### Page extract
Zominthos (Greek: Ζώμινθος, alternative spellings Ζόμινθος or Ζόμιθος) is a small plateau in the northern foothills of Mount Ida (Psiloritis), οn the island of Crete. Zominthos is roughly 7.5 kilometers west of the village of Anogia, on the path from Knossos to Idaion Andron, the great sanctuary cave near the peak of Ida. Zominthos is best known for the large Minoan building discovered there; signs of permanent settlement date back to about 1800 BC.


Professor Yannis Sakellarakis discovered the site in 1982, during his first day of excavations at the nearby Ideon Andron Cave by Psiloritis mountain, close to Anogia Village, when a shepherd told him about his pastures and sheep in an area called “Zominthos.”

### Supplied data

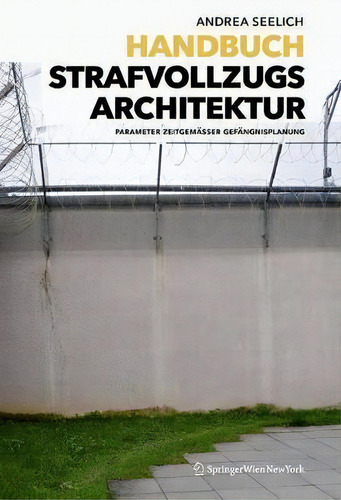 Handbuch Strafvollzugsarchitektur : Parameter Zeitgemasser Gefangnisplanung: Parameter Zeitgemäßer Gefängnisplanung, De Andrea Seelich., Vol. 1. Editorial Birkhauser, Tapa Dura En Alemán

### Problems to work on
**A)** According to the passage on Zominthos, how far is the plateau from the village of Anogia, and in which direction?
**B)** Continue the passage on Zominthos, picking up after its final sentence.

### Answers given
**A)** Roughly 7.5 kilometers west of Anogia.

**B)**
Intrigued by the pre-Hellenic place-name, he began small-scale excavations the following year, which revealed the Central Building that is now believed to have dominated one of the main Minoan routes up to Mount Ida, today called Psiloritis. Zominthos may have been used as a rest stop for visitors making their way from Knossos to the Ideon Cave, the great sanctuary cave near the peak of Ida, as is mentioned in Plato’s Laws (book I, 625B): “I dare say that you will not be unwilling to give an account of your government and laws; on our way we can pass the time pleasantly in and about them, for I am told that the distance from Knossos to the cave and the temple of Zeus is considerable; and doubtless there are shady places under the lofty trees, which will protect us from this scorching sun.”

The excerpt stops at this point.